A aplicação de pesticidas em olivais convencionais teve impacto negativo em várias ordens e famílias de artrópodes auxiliares, especialmente Araneae, Hymenoptera e Coleoptera. Resultados indicaram que a produção biológica pode apresentar uma comunidade de artrópodes mais diversa e abundante, mas a identificação de bioindicadores específicos para certificação de produção biológica apresentou-se complexa. O estudo destaca a necessidade de investigações adicionais para compreender a complexidade das interações ecológicas nos olivais e para o desenvolvimento de métodos eficazes de controle biológico de pragas, minimizando o uso de pesticidas e promovendo a sustentabilidade da olivicultura.

1. Impacto dos Pesticidas na Fauna Auxiliar

Vários estudos demonstram o impacto negativo da aplicação de pesticidas na fauna auxiliar de olivais. A utilização de inseticidas, em especial os de amplo espectro, afeta significativamente as populações de predadores e parasitóides, desequilibrando o ecossistema e favorecendo o aumento de pragas.
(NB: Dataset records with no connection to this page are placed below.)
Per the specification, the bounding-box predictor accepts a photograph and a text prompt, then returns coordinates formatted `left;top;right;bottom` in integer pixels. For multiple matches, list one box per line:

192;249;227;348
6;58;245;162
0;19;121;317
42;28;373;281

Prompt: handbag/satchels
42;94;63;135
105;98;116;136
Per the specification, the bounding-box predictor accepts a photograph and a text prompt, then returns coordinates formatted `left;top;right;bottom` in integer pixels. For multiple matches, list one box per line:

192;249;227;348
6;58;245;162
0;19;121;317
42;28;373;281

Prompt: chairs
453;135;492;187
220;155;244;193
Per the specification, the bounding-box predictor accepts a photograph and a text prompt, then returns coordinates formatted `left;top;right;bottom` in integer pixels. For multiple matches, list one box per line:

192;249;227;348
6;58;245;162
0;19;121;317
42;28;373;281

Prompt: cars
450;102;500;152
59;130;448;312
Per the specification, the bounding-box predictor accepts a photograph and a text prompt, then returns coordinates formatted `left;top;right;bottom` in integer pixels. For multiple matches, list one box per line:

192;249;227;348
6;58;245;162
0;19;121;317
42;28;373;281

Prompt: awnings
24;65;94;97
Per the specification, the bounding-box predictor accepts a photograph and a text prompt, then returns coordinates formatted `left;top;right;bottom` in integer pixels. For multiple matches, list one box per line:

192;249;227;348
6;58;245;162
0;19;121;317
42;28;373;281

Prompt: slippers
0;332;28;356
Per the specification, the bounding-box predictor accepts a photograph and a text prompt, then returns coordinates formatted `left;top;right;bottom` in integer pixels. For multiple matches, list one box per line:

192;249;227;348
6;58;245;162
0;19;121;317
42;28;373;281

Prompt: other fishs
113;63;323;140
A comparação entre olivais com proteção convencional (uso de pesticidas de síntese) e olivais biológicos (sem aplicação de pesticidas) revela maior abundância de predadores e parasitóides nos sistemas biológicos. Este efeito é observado tanto na artropodofauna da copa quanto do solo, embora estudos com armadilhas cromotrópicas indiquem que alguns auxiliares podem apresentar maior presença em áreas tratadas com certos inseticidas, possivelmente devido a alterações comportamentais que os levam a evitar as superfícies tratadas. A aplicação contínua e inadequada de pesticidas pode levar à eliminação de parasitóides, predadores e presas alternativas, comprometendo o controle natural de pragas. A redução das populações de artrópodes auxiliares pode causar um aumento na intensidade de ataques de pragas, mesmo que a aplicação inicial de pesticidas pareça eficaz em curto prazo.
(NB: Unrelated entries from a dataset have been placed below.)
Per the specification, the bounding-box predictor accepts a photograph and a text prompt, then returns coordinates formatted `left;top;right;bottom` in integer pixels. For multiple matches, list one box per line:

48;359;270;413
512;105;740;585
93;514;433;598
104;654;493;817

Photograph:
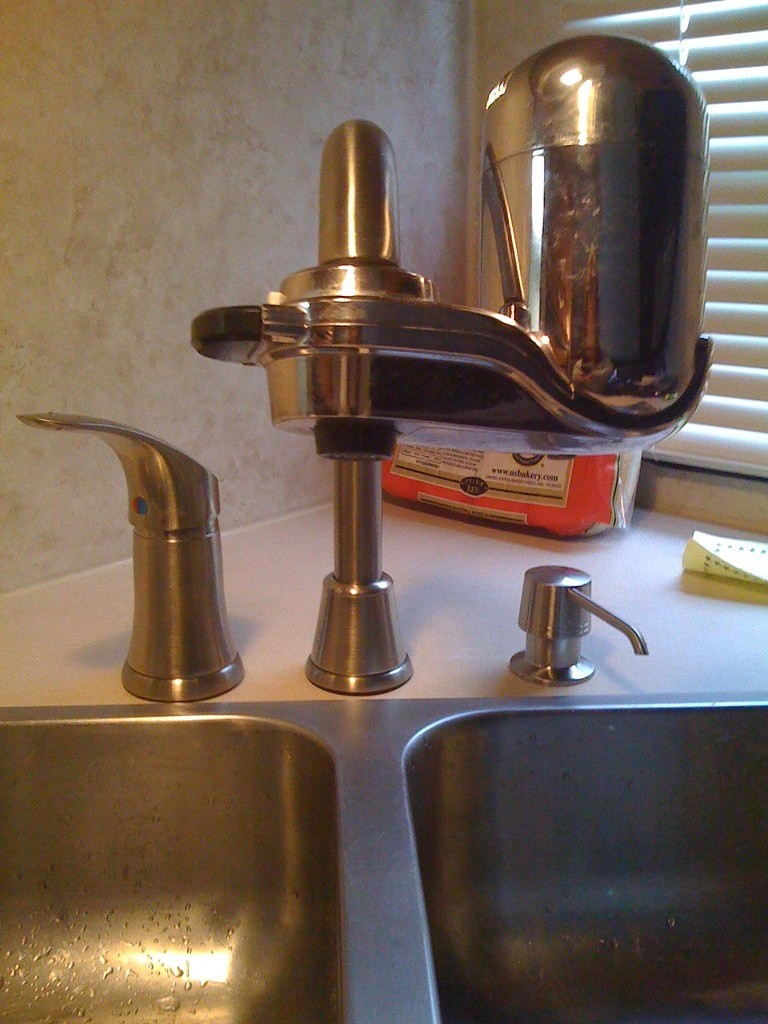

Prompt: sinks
372;694;768;1024
0;700;374;1024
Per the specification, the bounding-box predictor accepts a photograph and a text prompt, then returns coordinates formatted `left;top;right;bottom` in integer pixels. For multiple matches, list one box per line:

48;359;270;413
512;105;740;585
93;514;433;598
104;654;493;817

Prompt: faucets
191;120;713;695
2. Estratégias para Minimizar os Efeitos dos Pesticidas

Apesar dos efeitos negativos da aplicação de pesticidas, existem estratégias para minimizar seu impacto na fauna auxiliar. A adição de atrativos alimentares (como proteínas hidrolizadas) às caldas de inseticidas aplicadas contra Bactrocera oleae, por exemplo, pode reduzir a quantidade de produto utilizado, deixando áreas da copa sem tratamento direto. A distinção entre tratamentos preventivo-adulticidas e curativo-larvicidas é crucial: enquanto tratamentos larvicidas cobrem toda a copa, os adulticidas, adicionados de atrativos, podem ser aplicados apenas em áreas específicas, reduzindo o impacto na fauna auxiliar. Esta abordagem demonstra a possibilidade de conciliar o controle de pragas com a conservação da biodiversidade, buscando minimizar os efeitos negativos dos pesticidas nos ecossistemas agrícolas. A implementação dessas técnicas, no entanto, requer um conhecimento detalhado da biologia das pragas e dos artrópodes auxiliares, bem como a adaptação das estratégias ao contexto específico de cada olival.

3. Conclusões e Direções Futuras

Este estudo, realizado em Ervedal (Avis) durante 1999 e 2000, não permitiu a identificação conclusiva de artrópodes como bioindicadores de produção biológica, apesar de observar diferenças na composição da artropodofauna entre olivais biológicos e convencionais. A variabilidade observada na composição da entomocenose, relacionada com fatores como ano, data, local e tipo de olival, dificultou a identificação de padrões consistentes. Os resultados demonstram o impacto negativo dos pesticidas na fauna auxiliar, ressaltando a importância da conservação da biodiversidade para o controle natural de pragas. A pesquisa também destaca a necessidade de estudos mais aprofundados sobre a dinâmica da artropodofauna em olivais, visando o desenvolvimento de estratégias de manejo integrado de pragas que priorizem o controle biológico e a sustentabilidade da olivicultura. Investigações futuras devem focar na identificação de bioindicadores mais robustos, considerando a complexidade das interações ecológicas e as características específicas de cada região.